Complete the following:
(A) Using the David Rendall biography, answer these:
(i) What was Rendall doing at the BBC when he was heard singing?
(ii) In what year did he enter the Salzburg Mozarteum?
(iii) Who conducted the May 1978 performance of Bruckner's Te Deum in which he sang?
(B) Transcribe the part of the David Rendall biography starting with "Personal life and" and going on through "with Vienna Philharmonic.".

-- start of Selected excerpt --

David Rendall (born 11 October 1948) is an English operatic tenor.

Personal life and education
Although he sang in a skiffle group while in secondary school, Rendall originally had no intention to sing opera professionally. He was "discovered" while working at the BBC, sorting records for Desert Island Discs. A producer for the show heard him singing "Questa o quella" from Rigoletto while working, and suggested he study professionally.

Rendall entered the Royal Academy of Music in 1970, and the Salzburg Mozarteum in 1973. He won a Young Musician of the Year Award from the Greater London Arts Association in 1973 and received a Gulbenkian Fellowship in 1975. In May 1978 he sang the tenor part of Anton Bruckner's Te Deum under the baton of Herbert von Karajan during a performance at Musikverein Hall of Vienna with Vienna Philharmonic.

-- end of Selected excerpt --
-- start of Data shown --

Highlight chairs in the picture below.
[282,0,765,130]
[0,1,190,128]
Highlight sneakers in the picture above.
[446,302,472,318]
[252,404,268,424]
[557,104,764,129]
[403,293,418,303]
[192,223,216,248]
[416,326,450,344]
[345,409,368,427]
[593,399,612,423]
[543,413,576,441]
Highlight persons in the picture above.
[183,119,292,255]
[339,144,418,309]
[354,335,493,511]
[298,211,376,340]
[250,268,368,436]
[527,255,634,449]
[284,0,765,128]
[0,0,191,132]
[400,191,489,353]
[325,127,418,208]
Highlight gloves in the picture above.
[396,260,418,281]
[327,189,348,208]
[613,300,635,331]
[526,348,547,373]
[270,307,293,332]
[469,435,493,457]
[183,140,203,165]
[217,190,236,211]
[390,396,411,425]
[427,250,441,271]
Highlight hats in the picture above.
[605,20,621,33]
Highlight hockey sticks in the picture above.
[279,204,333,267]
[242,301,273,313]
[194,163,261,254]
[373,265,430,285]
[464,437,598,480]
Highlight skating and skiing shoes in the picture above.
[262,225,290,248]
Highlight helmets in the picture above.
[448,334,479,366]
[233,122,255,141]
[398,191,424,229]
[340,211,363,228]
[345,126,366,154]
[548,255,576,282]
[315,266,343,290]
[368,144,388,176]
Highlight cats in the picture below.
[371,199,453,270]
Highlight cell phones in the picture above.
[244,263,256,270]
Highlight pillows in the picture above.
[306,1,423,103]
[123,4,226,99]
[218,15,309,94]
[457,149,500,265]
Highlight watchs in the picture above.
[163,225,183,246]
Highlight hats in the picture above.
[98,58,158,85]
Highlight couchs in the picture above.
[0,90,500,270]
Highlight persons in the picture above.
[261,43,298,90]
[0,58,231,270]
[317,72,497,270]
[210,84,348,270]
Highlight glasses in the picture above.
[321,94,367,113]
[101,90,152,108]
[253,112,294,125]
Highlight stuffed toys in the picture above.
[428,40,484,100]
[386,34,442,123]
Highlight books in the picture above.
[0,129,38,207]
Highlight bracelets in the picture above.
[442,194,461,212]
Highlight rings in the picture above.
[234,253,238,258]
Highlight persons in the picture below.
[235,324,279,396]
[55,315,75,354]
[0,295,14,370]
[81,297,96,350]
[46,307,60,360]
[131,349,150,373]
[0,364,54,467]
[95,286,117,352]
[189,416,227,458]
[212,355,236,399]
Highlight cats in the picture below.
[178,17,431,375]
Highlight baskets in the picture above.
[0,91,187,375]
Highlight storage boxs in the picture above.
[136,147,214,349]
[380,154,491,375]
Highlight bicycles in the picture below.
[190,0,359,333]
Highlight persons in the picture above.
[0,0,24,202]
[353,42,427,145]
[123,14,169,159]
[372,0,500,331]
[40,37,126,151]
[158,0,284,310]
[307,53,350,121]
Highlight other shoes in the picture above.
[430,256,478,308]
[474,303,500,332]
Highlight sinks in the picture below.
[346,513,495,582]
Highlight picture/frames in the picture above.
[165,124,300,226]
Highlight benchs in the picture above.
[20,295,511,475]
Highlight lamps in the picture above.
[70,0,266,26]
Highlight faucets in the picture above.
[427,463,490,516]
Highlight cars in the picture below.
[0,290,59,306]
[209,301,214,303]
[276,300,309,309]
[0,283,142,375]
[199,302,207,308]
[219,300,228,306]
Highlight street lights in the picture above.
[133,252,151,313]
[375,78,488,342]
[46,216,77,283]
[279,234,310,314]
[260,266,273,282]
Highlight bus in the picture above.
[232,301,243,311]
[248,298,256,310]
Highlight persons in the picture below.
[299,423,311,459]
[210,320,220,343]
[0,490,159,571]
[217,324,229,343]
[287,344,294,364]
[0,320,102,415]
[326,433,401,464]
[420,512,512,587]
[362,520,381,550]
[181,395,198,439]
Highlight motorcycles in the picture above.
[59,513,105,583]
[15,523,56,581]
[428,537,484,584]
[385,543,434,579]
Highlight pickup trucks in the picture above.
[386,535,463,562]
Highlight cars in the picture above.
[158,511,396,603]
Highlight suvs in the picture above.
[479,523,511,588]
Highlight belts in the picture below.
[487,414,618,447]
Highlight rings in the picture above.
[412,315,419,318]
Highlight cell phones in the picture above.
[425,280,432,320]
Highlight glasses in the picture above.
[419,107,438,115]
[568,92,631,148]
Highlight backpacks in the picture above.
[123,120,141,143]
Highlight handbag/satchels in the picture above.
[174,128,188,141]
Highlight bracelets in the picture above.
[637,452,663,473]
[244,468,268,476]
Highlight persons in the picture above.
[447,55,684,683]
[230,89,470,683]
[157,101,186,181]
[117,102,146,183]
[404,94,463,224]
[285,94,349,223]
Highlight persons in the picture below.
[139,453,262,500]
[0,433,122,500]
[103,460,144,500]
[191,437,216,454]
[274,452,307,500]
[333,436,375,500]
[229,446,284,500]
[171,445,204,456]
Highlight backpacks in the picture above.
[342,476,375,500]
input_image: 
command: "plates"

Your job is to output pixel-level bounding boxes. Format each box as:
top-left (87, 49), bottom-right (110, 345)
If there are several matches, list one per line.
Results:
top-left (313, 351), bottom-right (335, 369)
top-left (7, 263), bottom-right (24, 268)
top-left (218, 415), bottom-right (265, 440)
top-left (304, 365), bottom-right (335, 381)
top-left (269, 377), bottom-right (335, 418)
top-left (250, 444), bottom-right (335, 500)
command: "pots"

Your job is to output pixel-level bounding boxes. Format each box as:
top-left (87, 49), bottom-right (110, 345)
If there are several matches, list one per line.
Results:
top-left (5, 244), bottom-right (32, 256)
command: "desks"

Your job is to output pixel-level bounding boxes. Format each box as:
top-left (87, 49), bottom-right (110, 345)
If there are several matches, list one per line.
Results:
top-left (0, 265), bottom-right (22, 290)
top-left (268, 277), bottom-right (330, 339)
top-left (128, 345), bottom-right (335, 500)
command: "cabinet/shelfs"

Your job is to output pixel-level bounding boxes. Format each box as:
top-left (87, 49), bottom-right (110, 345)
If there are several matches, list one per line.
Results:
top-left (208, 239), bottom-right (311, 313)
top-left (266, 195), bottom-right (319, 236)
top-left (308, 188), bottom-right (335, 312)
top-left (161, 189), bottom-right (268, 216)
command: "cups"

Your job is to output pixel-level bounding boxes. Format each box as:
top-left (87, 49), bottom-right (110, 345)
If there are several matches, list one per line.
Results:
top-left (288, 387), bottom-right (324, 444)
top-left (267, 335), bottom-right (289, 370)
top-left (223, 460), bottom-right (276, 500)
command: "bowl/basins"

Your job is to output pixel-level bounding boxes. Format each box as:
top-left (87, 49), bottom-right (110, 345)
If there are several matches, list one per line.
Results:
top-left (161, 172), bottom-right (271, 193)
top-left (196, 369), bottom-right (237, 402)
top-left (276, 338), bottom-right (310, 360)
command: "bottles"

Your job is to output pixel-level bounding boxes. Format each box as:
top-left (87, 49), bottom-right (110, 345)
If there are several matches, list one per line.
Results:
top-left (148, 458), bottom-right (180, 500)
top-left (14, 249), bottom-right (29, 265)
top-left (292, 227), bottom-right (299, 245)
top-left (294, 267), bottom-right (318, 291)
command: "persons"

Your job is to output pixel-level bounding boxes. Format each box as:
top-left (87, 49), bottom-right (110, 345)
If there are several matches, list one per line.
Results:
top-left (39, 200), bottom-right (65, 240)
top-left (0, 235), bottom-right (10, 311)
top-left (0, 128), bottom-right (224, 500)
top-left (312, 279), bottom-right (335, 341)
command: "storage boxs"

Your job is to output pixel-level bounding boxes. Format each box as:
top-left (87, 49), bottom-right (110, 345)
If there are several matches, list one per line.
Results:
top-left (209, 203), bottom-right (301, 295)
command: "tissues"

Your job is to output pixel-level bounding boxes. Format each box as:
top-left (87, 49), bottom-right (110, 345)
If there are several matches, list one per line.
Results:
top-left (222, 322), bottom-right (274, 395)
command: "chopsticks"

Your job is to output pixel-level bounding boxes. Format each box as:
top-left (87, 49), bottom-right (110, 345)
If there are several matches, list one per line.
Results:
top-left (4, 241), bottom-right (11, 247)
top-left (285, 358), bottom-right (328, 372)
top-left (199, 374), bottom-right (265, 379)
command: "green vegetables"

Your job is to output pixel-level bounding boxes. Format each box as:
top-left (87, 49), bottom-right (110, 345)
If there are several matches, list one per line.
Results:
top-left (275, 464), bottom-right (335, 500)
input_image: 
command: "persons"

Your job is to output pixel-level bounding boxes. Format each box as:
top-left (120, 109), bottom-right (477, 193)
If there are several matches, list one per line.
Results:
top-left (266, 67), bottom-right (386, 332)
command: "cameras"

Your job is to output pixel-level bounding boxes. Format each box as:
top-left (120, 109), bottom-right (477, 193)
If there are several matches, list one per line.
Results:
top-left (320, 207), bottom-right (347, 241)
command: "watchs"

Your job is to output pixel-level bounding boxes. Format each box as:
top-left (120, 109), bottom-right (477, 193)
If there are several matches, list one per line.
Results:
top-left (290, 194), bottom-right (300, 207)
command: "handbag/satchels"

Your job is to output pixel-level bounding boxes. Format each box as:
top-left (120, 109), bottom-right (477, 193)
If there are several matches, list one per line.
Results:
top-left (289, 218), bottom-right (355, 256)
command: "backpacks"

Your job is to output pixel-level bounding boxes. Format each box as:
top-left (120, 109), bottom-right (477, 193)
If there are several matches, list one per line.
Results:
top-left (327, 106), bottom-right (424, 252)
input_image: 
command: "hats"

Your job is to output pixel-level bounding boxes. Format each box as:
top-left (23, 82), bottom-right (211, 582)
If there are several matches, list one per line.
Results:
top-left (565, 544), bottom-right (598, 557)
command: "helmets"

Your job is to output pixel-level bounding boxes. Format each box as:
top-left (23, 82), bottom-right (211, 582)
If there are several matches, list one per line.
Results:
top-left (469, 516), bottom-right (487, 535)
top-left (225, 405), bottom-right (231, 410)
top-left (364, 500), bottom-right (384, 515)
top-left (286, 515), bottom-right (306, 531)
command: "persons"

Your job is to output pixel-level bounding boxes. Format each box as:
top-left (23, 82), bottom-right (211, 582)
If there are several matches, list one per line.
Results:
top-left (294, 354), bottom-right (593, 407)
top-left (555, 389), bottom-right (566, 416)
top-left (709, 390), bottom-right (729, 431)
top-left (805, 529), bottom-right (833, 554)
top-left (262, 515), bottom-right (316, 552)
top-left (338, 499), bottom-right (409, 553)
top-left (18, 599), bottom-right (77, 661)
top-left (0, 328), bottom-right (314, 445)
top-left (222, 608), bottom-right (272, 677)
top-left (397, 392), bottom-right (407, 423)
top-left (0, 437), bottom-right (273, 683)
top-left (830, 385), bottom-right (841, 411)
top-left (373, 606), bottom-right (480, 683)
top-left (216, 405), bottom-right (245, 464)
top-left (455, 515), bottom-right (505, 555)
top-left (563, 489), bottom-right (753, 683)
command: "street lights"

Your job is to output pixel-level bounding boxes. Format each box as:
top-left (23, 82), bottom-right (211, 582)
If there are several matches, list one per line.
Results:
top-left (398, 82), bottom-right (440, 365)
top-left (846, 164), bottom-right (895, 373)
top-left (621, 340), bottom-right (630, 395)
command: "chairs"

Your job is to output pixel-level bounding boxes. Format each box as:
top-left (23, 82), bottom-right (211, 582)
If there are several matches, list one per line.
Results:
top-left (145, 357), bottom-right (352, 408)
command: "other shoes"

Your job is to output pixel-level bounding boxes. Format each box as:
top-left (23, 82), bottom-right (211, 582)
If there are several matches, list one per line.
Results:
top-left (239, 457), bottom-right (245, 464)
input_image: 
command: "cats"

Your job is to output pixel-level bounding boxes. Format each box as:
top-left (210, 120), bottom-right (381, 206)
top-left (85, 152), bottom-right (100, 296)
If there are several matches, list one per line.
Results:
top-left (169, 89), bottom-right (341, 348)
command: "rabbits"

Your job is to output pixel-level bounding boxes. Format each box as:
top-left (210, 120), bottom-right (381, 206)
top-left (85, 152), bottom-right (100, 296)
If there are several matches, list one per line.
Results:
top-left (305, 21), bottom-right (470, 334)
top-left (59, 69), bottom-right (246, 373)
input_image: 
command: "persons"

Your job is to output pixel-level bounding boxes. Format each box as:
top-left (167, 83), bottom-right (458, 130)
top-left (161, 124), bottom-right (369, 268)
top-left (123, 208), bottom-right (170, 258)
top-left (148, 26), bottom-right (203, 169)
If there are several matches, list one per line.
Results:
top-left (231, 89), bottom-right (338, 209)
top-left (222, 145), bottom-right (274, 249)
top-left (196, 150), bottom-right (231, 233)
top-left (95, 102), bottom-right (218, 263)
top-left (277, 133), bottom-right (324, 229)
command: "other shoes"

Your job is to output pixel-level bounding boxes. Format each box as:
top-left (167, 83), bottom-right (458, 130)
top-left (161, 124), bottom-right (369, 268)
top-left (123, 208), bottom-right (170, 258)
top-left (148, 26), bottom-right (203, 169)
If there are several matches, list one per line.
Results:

-- end of Data shown --

Written responses:
(A)
(i) Sorting records for Desert Island Discs.
(ii) 1973.
(iii) Herbert von Karajan.

(B)
Personal life and education
Although he sang in a skiffle group while in secondary school, Rendall originally had no intention to sing opera professionally. He was "discovered" while working at the BBC, sorting records for Desert Island Discs. A producer for the show heard him singing "Questa o quella" from Rigoletto while working, and suggested he study professionally.

Rendall entered the Royal Academy of Music in 1970, and the Salzburg Mozarteum in 1973. He won a Young Musician of the Year Award from the Greater London Arts Association in 1973 and received a Gulbenkian Fellowship in 1975. In May 1978 he sang the tenor part of Anton Bruckner's Te Deum under the baton of Herbert von Karajan during a performance at Musikverein Hall of Vienna with Vienna Philharmonic.